• **Problem to solve**:
Answer these questions from the passage on proposed road safety measures:
1. Which roads in a specific area should be identified first?
2. What example spacing is given for the checkpoints?
3. In how many tiers can the administrative structure for implementing road safety be set up?

• **Passage to read**:
++++++++

What are the proposed measures?

  • To begin with, identify the two worst roads in a specific area:
  1. Notify each identified road as a Zone of Excellence (ZOE) in road safety (RS) This could include a state or national highway/road/part thereof and adjoining areas
  2. Provide road marking/written instructions on road-surface/road signage
  3. Take care to provide lanes for emergency vehicles, cyclists, pedestrians etc, as feasible
  4. Ensure adherence to basic traffic rules/ safety norms. Create multiple checkpoints (CP), every 2-4 kms for example, with each CP supported by road safety volunteers in addition to police
  5. Use tech aids, judiciously combined with manual interventions/ volunteers
  6. Supplement enforcement with road safety education/ awareness measures
  7. Station ambulances and lift cranes for swift response to accidents
  8. Make reliable arrangements with hospitals/ trauma centres through formal MoUs
  • The administrative structure for the implementation of road safety can be set up in three tiers.

++++++++

• **Records**:
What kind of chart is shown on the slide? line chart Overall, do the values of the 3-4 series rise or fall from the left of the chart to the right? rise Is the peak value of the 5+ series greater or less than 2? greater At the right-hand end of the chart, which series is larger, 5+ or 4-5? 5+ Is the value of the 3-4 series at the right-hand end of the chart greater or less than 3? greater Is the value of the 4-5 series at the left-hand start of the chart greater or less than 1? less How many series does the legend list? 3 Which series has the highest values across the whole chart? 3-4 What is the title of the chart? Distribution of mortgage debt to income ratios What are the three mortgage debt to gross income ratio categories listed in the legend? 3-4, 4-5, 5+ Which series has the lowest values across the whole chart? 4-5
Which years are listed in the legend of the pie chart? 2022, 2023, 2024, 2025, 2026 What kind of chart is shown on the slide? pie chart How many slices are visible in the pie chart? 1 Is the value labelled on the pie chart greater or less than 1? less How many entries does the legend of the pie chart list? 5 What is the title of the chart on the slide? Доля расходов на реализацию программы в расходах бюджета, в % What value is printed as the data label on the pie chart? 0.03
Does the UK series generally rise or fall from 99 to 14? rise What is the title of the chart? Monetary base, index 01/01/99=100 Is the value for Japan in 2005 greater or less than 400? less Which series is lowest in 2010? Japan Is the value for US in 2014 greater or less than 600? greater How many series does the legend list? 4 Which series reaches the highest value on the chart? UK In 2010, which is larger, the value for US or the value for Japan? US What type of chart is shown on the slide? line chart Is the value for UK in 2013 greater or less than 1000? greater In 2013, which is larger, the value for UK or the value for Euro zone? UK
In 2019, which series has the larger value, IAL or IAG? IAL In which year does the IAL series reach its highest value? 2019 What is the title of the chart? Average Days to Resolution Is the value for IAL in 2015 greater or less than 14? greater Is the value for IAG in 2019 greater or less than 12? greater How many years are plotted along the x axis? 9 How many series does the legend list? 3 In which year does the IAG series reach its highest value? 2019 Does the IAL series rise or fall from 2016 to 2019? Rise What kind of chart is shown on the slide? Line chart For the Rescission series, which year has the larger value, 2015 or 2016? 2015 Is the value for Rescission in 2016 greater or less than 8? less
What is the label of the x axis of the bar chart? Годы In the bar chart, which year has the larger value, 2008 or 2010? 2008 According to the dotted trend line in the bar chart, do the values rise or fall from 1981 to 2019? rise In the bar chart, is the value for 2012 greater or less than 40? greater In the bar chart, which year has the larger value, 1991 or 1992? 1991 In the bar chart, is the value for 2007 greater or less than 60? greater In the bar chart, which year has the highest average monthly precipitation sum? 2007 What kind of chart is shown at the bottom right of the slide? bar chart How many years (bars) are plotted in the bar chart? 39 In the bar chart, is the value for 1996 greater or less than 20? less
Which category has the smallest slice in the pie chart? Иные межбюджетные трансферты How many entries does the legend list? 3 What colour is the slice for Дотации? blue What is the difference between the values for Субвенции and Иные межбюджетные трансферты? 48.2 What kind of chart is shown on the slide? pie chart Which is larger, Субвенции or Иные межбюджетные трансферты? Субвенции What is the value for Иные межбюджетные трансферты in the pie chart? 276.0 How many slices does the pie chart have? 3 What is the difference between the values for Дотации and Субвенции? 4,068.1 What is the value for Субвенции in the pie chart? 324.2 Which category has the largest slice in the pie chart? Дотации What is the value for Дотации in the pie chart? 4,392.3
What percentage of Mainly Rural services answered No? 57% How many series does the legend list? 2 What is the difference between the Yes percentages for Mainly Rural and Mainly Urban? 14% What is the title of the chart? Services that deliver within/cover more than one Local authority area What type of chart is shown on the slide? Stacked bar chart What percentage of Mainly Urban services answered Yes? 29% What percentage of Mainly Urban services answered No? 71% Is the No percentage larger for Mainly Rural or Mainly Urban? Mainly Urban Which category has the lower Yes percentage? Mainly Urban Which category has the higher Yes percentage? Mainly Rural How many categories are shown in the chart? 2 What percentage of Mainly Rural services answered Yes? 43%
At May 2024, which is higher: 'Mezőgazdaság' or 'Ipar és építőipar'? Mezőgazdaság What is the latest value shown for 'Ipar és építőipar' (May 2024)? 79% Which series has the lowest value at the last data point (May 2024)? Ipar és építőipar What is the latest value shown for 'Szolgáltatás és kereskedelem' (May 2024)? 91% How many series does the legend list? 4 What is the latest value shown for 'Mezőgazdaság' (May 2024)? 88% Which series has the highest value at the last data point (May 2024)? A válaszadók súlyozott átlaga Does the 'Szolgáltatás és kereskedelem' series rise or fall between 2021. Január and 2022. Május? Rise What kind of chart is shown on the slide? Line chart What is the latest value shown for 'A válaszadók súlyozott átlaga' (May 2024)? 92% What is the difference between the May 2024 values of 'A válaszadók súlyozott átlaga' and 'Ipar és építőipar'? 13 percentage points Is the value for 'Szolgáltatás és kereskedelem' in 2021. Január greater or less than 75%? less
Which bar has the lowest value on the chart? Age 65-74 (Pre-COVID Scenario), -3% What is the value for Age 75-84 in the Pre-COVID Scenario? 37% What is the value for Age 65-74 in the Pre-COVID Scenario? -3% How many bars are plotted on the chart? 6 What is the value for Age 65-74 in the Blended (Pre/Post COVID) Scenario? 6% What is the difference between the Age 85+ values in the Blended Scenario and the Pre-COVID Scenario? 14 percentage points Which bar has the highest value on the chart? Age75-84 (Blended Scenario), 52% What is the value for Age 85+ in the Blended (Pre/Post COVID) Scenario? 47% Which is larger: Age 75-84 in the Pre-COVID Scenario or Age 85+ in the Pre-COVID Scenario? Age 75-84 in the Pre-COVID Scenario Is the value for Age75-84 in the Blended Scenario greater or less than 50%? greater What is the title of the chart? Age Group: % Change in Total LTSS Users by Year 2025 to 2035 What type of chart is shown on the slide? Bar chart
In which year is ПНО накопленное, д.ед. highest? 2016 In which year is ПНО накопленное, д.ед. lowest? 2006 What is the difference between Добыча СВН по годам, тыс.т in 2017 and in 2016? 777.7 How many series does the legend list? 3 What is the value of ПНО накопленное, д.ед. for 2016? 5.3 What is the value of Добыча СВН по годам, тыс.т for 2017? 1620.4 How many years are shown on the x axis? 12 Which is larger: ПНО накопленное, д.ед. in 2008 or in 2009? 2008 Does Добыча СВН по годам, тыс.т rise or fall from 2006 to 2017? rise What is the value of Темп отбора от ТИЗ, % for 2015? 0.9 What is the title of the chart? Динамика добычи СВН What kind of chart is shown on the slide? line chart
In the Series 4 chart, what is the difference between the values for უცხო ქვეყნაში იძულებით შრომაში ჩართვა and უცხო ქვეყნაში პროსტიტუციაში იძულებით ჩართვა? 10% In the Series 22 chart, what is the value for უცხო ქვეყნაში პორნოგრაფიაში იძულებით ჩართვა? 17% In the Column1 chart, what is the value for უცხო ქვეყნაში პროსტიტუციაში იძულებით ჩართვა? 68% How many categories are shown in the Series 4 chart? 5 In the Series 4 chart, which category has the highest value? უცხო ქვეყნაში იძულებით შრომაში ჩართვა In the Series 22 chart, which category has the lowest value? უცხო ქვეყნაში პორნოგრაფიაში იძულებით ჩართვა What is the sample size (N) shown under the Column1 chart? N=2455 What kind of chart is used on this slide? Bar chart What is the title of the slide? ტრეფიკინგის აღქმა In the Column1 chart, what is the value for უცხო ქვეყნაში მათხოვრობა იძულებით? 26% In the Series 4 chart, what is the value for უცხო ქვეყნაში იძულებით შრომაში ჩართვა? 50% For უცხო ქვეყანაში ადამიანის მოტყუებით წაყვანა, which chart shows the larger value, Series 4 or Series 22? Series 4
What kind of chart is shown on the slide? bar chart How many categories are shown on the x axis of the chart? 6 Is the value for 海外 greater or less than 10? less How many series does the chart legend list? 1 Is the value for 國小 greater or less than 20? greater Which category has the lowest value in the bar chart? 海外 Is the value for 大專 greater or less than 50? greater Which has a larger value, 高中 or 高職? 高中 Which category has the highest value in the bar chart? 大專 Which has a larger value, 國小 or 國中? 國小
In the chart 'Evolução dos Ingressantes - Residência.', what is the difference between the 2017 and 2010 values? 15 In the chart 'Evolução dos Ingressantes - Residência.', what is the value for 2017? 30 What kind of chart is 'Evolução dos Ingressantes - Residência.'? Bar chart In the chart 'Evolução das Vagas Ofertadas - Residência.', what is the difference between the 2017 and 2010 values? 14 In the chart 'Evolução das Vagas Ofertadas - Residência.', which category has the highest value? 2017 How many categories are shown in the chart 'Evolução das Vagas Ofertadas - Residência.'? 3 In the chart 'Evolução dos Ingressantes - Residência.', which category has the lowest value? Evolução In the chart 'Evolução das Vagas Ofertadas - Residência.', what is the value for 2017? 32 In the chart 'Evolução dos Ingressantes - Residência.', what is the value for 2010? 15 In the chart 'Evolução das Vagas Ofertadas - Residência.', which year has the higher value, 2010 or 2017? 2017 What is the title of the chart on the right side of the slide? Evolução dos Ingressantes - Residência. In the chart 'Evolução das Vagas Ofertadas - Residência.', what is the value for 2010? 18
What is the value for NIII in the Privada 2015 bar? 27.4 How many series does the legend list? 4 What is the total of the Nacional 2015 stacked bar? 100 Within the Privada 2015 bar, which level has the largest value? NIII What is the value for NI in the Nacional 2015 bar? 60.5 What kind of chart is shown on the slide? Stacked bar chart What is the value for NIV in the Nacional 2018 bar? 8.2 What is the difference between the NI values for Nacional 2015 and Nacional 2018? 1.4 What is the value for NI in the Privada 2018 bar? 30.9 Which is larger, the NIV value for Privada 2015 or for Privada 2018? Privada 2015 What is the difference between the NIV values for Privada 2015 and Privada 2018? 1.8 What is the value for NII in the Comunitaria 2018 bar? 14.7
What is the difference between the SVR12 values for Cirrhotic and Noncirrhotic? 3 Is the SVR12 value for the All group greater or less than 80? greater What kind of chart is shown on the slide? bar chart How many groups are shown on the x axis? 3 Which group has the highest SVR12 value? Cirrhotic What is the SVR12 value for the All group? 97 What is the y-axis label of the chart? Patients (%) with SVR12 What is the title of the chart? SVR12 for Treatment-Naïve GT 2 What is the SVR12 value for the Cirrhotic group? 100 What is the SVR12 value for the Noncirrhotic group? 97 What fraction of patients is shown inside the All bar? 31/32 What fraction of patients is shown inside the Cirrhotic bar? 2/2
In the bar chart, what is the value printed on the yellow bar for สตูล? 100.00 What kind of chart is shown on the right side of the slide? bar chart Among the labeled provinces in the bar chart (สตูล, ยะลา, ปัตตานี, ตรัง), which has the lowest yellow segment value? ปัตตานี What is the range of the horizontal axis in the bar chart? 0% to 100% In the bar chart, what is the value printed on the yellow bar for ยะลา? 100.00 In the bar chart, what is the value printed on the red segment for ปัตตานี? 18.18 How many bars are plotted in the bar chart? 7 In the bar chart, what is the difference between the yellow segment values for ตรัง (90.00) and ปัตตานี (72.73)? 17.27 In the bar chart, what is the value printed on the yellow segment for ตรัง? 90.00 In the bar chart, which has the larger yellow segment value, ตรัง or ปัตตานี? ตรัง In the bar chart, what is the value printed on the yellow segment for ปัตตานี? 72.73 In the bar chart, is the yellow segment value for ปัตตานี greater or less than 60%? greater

++++++++

• **Response**:
1. The two worst roads in that area.
2. Every 2-4 kms.
3. Three tiers.